Why this matters: the legal industry has been the highest-margin professional services sector for decades, partly because the procedural complexity required expensive expertise to navigate. AI just collapsed part of that moat. The work that survives is the work that requires actual legal reasoning, not just document drafting.

Expert Perspectives

Access-to-justice advocates see this as the clearest example yet of AI delivering on its promise. The American Bar Association's longstanding "justice gap" — the estimated 92 percent of low-income civil legal needs that go unmet — has been a structural failure of the legal system for generations. If AI is helping a measurable share of those people draft viable filings, that's a major social good.

Skeptics emphasize the quality problem. Some AI-generated complaints contain "hallucinated" case citations — citations to court decisions that don't exist. Several pro se litigants have been sanctioned for filing briefs containing fictional precedent. The same accessibility that helps legitimate plaintiffs also enables frivolous and vexatious filings at scale.

Judges, predictably, are split. Some have publicly praised the improved quality of pro se filings since ChatGPT. Others have expressed concern that AI is producing "form" complaints that mimic the structure of legitimate cases without the substance, requiring the court to do more work to identify what's real.

What's Next

Expect two responses to develop over the next 18 months.
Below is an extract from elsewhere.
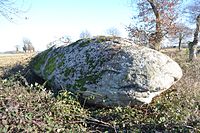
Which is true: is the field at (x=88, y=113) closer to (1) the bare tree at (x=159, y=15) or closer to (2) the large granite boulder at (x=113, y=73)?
(2) the large granite boulder at (x=113, y=73)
First, court rule changes. Federal districts will likely adopt local rules requiring disclosure of AI-assistance in pro se filings, similar to disclosure rules already in place for represented parties. Several districts are also piloting AI-assisted triage tools to handle the increased volume.

Second, a shift in legal-tech investment. Startups that built tools assuming lawyers were the customer are now competing with tools aimed directly at self-represented litigants. State courts handle a much larger civil volume than federal courts, and several state systems are seeing similar pro se surges — California, New York, and Texas are likely to move first on rules and tooling.

Bottom Line

AI is doing exactly what its proponents promised — and exactly what its skeptics feared — to one of America's most exclusive professional gatekeepers. People who couldn't afford a lawyer can now file viable lawsuits. Courts that weren't designed for that volume are straining. The next two years will determine whether the legal system adapts or whether the pro se surge forces a deeper rethink of how civil justice actually works. If you've ever wanted to take someone to court but couldn't afford a lawyer, you should know: the math just changed.